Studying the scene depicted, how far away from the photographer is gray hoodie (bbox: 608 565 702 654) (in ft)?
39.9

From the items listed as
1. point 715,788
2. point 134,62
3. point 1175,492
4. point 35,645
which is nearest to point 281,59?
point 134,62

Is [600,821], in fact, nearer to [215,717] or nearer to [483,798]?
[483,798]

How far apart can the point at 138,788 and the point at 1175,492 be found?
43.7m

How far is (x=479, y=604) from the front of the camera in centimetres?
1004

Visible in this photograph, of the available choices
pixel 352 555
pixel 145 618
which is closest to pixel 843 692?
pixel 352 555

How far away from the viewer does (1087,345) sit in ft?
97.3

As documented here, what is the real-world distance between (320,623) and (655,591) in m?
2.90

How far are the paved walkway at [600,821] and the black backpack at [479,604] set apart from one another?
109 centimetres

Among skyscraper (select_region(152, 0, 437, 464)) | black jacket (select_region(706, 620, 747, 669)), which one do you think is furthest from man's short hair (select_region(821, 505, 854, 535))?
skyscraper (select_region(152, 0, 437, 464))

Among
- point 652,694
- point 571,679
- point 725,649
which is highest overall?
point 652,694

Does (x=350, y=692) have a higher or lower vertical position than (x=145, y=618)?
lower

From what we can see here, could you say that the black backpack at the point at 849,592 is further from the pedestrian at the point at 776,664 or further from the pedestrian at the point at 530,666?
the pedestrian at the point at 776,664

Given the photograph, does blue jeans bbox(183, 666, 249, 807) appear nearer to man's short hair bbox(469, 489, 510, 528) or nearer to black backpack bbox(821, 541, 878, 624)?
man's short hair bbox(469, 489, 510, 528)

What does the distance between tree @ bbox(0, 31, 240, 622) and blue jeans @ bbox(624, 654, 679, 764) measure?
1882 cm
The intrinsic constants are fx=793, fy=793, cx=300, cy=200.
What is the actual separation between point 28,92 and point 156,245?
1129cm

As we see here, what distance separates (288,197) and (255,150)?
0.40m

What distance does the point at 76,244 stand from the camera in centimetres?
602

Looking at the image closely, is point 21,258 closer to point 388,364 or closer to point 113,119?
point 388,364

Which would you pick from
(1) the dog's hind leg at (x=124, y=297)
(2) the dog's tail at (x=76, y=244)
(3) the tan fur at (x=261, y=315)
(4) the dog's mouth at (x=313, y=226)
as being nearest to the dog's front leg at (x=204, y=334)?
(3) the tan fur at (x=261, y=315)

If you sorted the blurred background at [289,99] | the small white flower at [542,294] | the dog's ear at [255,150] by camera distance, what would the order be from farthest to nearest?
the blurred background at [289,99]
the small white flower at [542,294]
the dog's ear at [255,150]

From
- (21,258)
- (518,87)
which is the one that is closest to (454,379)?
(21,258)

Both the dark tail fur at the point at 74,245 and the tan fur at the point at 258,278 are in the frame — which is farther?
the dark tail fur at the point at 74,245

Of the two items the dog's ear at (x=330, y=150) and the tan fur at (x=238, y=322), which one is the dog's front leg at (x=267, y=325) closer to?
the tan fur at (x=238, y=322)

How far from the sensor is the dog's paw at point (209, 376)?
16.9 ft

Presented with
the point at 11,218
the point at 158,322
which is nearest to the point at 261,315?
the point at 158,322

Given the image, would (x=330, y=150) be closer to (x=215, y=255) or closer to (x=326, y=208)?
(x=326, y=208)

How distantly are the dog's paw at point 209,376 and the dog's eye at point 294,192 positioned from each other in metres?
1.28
=-=-=
Description of the task> Copy, character for character, the lines from the line that holds "Both the dark" through the final line of the records above.

Result for this exercise>
Both the dark tail fur at the point at 74,245 and the tan fur at the point at 258,278 are in the frame — which is farther?
the dark tail fur at the point at 74,245

Of the two items the dog's ear at (x=330, y=150) and the tan fur at (x=238, y=322), which one is the dog's front leg at (x=267, y=325) closer to?
the tan fur at (x=238, y=322)

How far from the sensor is the dog's paw at point (209, 376)?
16.9 ft

Presented with
the point at 11,218
the point at 158,322
which is nearest to the point at 261,315?
the point at 158,322

Given the image, would (x=330, y=150) be closer to (x=215, y=255) or closer to (x=326, y=208)?
(x=326, y=208)

How distantly are the dog's paw at point 209,376 and the dog's eye at point 294,192 positioned from each other in metres?
1.28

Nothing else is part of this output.